Saturday, 9 July 2016
Rob Steen (artist)
Danny Wormwood is back, and he's brought Jimmy the Talking Rabbit and Jay (formerly known as Jesus Christ, but worse for wear these days) with him! Since averting Armageddon in his last adventure, the world hasn't improved. Danny, the reluctant Anti-Christ, still produces questionable TV shows and pines for Maggie, his lost love. It seems the best these boys can hope for is a quiet drink at their favourite pub. However, the evil Pope Jacko will not let Wormwood rest after his last sound defeat! To dispatch the Anti-Christ once and for all, Jacko calls upon his deadliest Holy Assassin, Brother One the Killer Eunuch! More blasphemy, action, and razor-sharp dialogue by Garth Ennis, creator of PREACHER.
I really liked the first volume of this series. It was a giggle seeing the Antichrist and his mate Jay go traipsing around heaven and hell before buggering up the devil and god in one easy motion.
This new, short, book tells of the immediate aftermath of these actions. Pope Jacko is gravely ill and taking full body blood transfusions from choir boys sends a eunuch assassin after Jay in order to have him miracle him well again. Neither Jay nor Wormwood are keen on this idea and so hilarity ensues.
Except, it doesn't.
The book never really raised itself to be as good as it could've been and instead it all felt a little flat and formulaic. Good but not really up to Ennis' optimum standard.
'You want more time Mr Brown, of course you do. We all want more time. Let me make you an offer...'
Andrew Brown never has enough time. No time to call his sister, or to prepare for that important presentation at the bank where he works. The train's late, the lift jams. If only he'd had just a little more time. And time is the business of Mr Symington and Mr Blenkinsop. They'll lend him some - at a very reasonable rate of interest.
Detecting a problem, the Doctor, Amy and Rory go undercover at the bank. But they have to move fast to stop Symington and Blenkinsop before they cash in their investments.
The Doctor and the Ponds head to approximately now-a-days to watch a bank collapse bit when they get there they discover a pair of nasties, sharks no-less, handing out 'time watches' and then charging compound interest on their use. Needless to say the doctor feels this sort of rampant capitalism is just a tad uncouth and soon puts a stop to it all.
From a dry premise and tedious setting Alderman has rung a more than half decent story but that cover art needed binning.

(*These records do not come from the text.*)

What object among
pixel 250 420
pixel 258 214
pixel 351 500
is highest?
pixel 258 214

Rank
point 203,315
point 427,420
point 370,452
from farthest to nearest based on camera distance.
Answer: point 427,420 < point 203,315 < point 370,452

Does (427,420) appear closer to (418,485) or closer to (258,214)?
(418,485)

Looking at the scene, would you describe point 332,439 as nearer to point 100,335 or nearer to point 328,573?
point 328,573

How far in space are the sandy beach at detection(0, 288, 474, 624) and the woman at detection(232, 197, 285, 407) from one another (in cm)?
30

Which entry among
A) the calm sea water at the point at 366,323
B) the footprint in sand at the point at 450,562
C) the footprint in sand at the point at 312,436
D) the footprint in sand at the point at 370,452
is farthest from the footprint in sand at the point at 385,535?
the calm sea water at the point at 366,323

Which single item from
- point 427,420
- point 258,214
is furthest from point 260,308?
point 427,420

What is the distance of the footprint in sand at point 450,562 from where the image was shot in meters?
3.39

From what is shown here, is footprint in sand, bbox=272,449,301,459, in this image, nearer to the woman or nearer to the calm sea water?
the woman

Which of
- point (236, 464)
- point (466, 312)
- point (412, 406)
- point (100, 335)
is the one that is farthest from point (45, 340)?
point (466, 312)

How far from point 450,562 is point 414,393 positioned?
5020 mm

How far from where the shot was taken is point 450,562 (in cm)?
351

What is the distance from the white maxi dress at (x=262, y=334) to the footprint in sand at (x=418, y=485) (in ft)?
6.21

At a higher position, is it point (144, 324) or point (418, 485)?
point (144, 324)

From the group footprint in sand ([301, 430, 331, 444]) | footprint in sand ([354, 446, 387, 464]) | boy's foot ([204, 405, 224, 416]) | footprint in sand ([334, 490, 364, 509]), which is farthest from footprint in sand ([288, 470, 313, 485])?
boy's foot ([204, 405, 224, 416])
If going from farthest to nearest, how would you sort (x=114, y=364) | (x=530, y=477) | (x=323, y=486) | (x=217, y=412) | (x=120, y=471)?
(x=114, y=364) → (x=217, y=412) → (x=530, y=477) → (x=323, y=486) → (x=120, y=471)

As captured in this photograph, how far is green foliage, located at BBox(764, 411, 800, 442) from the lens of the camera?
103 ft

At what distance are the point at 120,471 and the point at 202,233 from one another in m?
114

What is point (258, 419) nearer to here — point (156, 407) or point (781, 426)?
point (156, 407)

After D-Day came the dreadful battle for Normandy, when largely untried Allied soldiers met the seasoned veterans of the German Army. As Panzer units and SS Troops turn the French countryside into a killing ground, a lone British tank crew struggles to rejoin their squadron. Lost behind enemy lines, their only hope lies in their fearsome commander, Corporal Stiles - but can even this wily old trooper overcome their arch-nemesis, Germany's lethal Tiger Tank? Armored titans clash in the most violent way imaginable, in this tale of blazing battle-action and black humor by Garth Ennis and Carlos Ezquerra!
I picked this up for a war story obsessed friend for Xmas last year but grabbed a quick look at it first. It's pretty typical Ennis really. Here he's carrying on the stuff he did in 'War Stories' and basically it's 'Warlord', 'Hotspur', or 'Victor' but with the blood, carnage and swearing left in.
Tankies is the story of a lost tank crew trying to find their way to tiger lines whilst avoiding the attention of any German Tiger tanks. Alongside this we have the story of what's going on with the regiment they're hunting for in a story that's a lot less frivolous than the other.
It isn't as serious as the 'War Stories' books or indeed as one of the other volumes of this series that I read earlier in the year but it was good (not great), solid Ennis and that's never a bad thing.
I've been seeing this series touted around for a while now so I was happy to see it show up in my local library. This first one though was pretty bad.
The first story tells of a military unit formed of experimental robot soldiers. It's barely coherent story is rendered even less so by the ghastly lifeless static artwork of Menton Matthews III. It's vaguely photo realistic, sub Templesmith tat.
The second story about a cleaner and the suit some robots build for him is slightly more together and the art (by Paul McCaffrey) is much nicer but thew ending is predictable.
The worst story is kept for last with voodoo zombies pitched against actual ones and with the robots turning up halfway through. The art by Gabriel Hernandez is a muddy mess but again it's Chris Ryall's lack of storytelling chops that brings the whole thing crashing down.
Hopefully the other book will be better but on this evidence I'm not holding out much hope.